La rubrique «Affaires municipales » tient à la fois du reportage et de la chronique. Le journal et le journaliste Paul Carpentier sont en droit de traiter l’information sous la forme de courts textes et de présenter dans une même page de brèves nouvelles événementielles, des comptes rendus succincts des décisions du conseil municipal et des projets de la municipalité, ainsi que des commentaires sur certains des sujets ou événements rapportés.
Dans le cas présent, le journaliste était en droit d’émettre un commentaire et de présenter son interprétation des faits quant à ce qui a pu motiver le plaignant à déposer une plainte auprès du Directeur général des élections du Québec (DGEQ) à propos du déroulement de la signature du registre municipal dans le cadre du projet Lafortune.
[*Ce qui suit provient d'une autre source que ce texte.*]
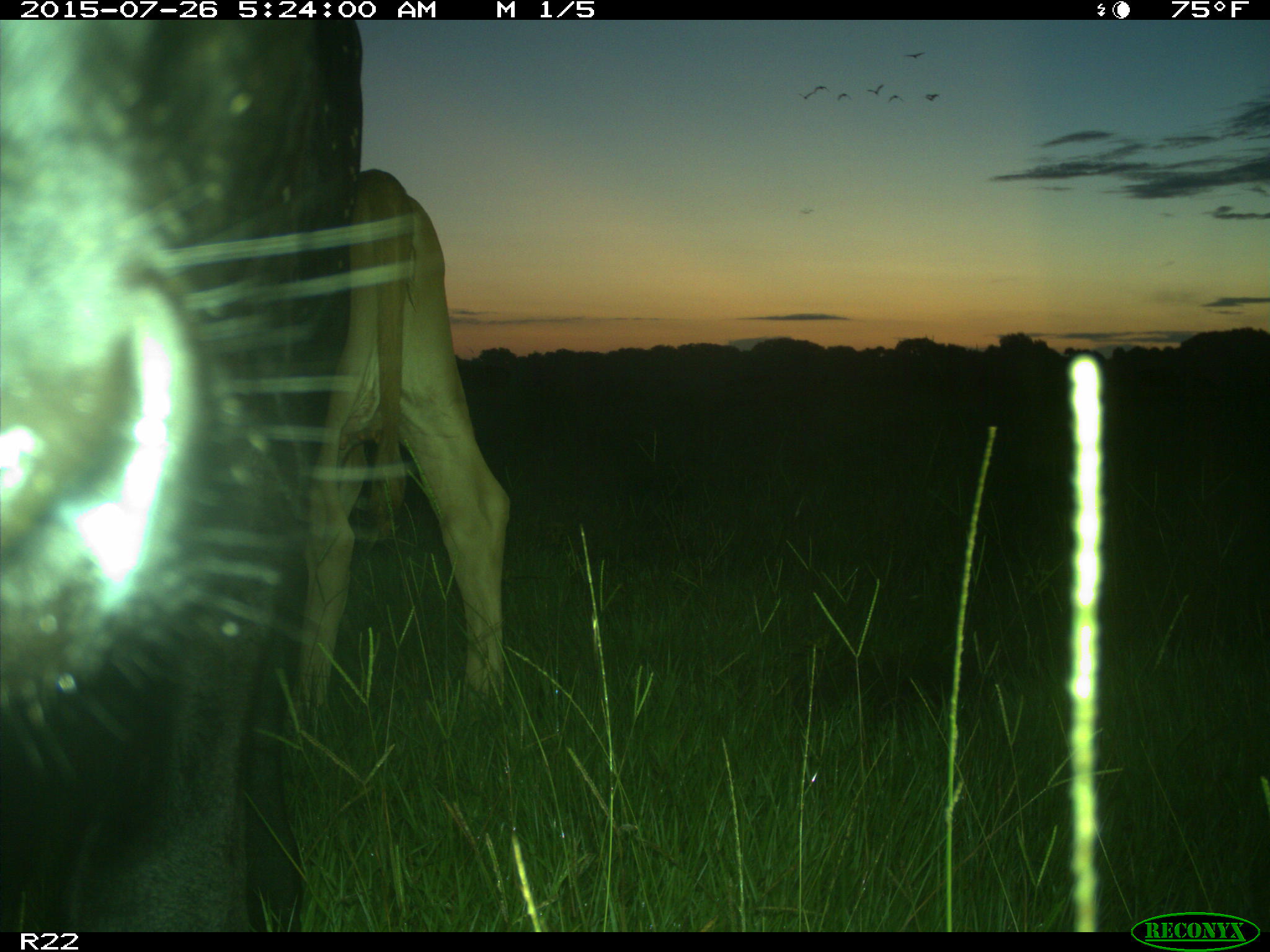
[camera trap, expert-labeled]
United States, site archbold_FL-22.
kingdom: Animalia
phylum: Chordata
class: Mammalia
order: Artiodactyla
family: Bovidae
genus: Bos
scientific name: Bos taurus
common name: domestic cow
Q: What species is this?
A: Bos taurus (domestic cow).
Concernant le commentaire du journaliste selon lequel « Monsieur Maisonneuve espérait, par sa plainte (auprès du DGEQ), faire annuler le processus de signature du registre et le règlement d’emprunt, mais n’a réussi qu’à drainer une partie des taxes des contribuables dans des frais légaux », il y a lieu de souligner que le plaignant s’est impliqué activement, voire assuré un certain leadership dans le mouvement d’opposition au projet Lafortune. De plus, si le plaignant a agi à titre de citoyen dans ce dossier, il est pertinent de mentionner que M. Maisonneuve s’implique dans la politique municipale depuis des années. Il a été candidat à quatre élections, dont la dernière en 2000, et il a siégé précédemment comme conseiller municipal durant deux mandats.
Considérant les activités politiques du plaignant, notamment dans le contexte controversé du projet Lafortune, le commentaire du journaliste Paul Carpentier ne s’avère ni excessif ni abusif. Le Conseil estime que ce commentaire ne peut être considéré comme étant une attaque à la réputation du plaignant ni un manque d’impartialité à son égard.
Toutefois, le plaignant n’étant pas la seule personne à avoir déposée la plainte auprès du Directeur général des élections du Québec, ni le seul citoyen à s’opposer audit projet, le journaliste aurait dû nuancer son propos afin d’éviter de personnaliser cette affaire.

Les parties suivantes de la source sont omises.